- _PASSAGE SHOWN_
┌──

CPU usage increase after running for a while (CacheRecycler?)

Moreover, I thought about that over the weekend, I understand that
facetting could be cpu heavy, but the cpu usage increase over time and not
over query rate increase. This lead me to the fact, that somewhere, there
is some kind of contention or buildup...

I'll add logging and monitor through the day...

On Friday, February 22, 2013 2:26:23 PM UTC-5, Jérôme Gagnon wrote:

So does, reducing the # of threads would help ? There are ~3 shards per
node, so if you say that the size of thread pool is per lucene shard
instance, that mean 48 search threads ?

I know that facets can be cpu heavy, but I'm doing not an heavy number of
query per second either. I'm not sure what could help next.

As for the record, I am using Java 7 u11 which is pretty much the latest.

On Friday, February 22, 2013 1:09:05 PM UTC-5, kimchy wrote:

The number of push can't really be more then the number of pulls,
assuming you have a bounded concurrent requests happening (like a bounded
search thread pool). Both ConcurrentLinkedQueue/LinkedTransferQueue are non
blocking, which means they retry on "failure" (ala compareAndSet). Note,
Jorg point about size is not relevant, we don't call size.

What you see if really strange… . Can you try with a newer java version?

└──

- _STORED DATA_
┌──

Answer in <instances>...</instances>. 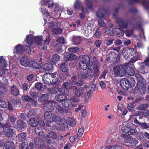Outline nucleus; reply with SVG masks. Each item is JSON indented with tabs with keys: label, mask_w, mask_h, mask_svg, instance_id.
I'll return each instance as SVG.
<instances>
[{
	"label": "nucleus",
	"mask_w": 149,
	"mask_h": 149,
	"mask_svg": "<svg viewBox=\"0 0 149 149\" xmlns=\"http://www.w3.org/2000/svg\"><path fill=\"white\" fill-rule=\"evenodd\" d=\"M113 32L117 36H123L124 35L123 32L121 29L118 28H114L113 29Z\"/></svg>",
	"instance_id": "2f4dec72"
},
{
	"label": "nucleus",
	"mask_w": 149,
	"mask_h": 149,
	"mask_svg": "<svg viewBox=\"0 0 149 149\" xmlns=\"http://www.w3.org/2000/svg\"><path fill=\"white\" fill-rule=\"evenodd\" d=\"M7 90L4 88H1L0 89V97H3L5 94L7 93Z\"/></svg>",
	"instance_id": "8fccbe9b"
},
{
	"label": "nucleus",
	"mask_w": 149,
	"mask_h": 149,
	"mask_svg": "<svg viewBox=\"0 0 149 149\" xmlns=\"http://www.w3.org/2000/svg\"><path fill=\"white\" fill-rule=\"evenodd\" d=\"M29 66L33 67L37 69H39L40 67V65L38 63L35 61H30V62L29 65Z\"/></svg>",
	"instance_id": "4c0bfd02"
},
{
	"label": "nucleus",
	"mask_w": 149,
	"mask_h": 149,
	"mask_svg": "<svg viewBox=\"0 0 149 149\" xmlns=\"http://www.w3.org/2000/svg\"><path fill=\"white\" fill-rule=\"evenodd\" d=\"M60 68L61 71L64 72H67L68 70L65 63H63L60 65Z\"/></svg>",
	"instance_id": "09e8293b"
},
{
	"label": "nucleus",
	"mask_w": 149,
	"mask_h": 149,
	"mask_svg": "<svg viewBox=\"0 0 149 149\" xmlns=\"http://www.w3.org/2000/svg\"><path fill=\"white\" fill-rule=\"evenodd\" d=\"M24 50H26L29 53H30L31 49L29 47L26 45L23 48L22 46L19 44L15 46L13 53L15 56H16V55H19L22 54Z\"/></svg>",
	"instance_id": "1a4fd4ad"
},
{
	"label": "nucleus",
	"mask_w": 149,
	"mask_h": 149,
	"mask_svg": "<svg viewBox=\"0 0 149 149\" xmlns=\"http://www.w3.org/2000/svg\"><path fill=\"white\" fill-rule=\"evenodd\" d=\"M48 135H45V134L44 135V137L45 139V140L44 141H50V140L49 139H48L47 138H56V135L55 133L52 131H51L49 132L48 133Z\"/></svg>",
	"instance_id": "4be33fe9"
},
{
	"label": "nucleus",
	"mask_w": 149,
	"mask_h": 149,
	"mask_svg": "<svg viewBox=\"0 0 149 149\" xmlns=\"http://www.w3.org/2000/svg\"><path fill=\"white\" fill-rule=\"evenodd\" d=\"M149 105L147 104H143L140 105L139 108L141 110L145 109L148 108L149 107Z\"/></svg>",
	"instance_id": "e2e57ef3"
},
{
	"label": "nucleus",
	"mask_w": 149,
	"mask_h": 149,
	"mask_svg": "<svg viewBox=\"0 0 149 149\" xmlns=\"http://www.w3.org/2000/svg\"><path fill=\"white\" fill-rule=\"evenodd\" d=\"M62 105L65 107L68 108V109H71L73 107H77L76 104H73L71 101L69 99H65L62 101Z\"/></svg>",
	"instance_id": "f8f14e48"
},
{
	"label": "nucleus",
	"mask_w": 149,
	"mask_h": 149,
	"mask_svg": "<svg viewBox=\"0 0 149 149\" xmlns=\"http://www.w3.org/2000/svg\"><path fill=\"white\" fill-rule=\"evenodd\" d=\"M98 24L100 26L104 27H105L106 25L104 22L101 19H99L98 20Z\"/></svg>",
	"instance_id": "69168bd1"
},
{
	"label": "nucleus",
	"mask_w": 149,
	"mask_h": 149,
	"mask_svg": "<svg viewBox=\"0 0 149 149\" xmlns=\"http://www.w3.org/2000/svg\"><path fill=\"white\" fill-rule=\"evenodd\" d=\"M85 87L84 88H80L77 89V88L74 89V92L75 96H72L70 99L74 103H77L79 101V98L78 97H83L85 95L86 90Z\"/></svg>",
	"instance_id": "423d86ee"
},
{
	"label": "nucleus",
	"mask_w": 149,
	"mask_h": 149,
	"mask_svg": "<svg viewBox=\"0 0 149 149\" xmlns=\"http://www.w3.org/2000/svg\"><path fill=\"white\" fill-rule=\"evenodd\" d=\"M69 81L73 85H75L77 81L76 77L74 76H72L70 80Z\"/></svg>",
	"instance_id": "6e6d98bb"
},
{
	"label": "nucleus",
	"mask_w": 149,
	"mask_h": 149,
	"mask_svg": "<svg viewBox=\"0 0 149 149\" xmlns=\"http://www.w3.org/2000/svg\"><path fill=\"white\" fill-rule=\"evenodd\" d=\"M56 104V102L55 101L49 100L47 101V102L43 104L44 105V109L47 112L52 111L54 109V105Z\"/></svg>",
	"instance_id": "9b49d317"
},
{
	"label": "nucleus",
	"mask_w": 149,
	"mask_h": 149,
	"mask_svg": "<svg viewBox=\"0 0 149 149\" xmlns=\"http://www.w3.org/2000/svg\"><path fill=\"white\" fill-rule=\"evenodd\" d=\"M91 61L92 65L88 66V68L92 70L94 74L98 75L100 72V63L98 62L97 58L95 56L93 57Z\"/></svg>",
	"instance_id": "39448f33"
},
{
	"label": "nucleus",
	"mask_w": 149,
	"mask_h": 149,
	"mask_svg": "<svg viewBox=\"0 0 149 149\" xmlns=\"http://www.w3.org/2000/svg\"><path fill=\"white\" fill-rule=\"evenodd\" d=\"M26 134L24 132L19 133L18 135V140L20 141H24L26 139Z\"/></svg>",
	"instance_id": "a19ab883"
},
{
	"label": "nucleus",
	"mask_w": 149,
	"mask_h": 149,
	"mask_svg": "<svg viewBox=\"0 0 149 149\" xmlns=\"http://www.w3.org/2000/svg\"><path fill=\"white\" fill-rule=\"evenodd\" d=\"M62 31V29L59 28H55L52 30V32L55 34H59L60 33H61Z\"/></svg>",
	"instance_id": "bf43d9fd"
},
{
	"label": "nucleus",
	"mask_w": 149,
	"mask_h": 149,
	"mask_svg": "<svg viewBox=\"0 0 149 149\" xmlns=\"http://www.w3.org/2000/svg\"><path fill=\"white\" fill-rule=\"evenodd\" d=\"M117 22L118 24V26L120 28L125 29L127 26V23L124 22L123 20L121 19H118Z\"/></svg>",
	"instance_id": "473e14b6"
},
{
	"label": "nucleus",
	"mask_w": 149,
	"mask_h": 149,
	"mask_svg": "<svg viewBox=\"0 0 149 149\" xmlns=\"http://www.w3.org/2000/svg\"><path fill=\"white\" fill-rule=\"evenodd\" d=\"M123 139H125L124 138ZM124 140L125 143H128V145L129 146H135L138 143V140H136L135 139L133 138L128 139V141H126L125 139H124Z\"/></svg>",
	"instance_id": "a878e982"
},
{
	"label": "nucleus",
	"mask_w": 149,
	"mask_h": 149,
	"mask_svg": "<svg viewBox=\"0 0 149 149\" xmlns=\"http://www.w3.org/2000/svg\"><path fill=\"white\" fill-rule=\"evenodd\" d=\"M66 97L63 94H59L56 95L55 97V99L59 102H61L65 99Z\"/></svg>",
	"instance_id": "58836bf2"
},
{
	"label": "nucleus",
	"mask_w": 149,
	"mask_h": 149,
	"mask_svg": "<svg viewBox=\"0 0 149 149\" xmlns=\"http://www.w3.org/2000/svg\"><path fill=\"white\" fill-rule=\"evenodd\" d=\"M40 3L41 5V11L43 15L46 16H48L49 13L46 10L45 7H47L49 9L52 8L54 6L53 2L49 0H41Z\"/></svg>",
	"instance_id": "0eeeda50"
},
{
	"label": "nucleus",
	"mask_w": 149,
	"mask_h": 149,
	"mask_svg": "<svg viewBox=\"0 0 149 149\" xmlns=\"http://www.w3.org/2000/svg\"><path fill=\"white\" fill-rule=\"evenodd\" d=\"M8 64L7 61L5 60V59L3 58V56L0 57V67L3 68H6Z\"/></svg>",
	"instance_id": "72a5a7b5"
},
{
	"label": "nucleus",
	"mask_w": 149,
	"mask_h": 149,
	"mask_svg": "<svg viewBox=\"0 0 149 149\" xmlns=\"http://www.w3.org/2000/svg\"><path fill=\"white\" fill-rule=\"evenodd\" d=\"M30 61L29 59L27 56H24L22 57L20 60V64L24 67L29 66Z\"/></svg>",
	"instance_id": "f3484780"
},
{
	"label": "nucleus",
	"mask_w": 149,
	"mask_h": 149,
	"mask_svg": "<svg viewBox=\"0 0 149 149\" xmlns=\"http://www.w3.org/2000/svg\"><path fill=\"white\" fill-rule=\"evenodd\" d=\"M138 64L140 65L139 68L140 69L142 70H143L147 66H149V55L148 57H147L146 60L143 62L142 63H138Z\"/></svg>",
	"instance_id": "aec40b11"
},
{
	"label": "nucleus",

└──

In the CPU usage thread, which Java version does the poster say he is using?

Java 7 u11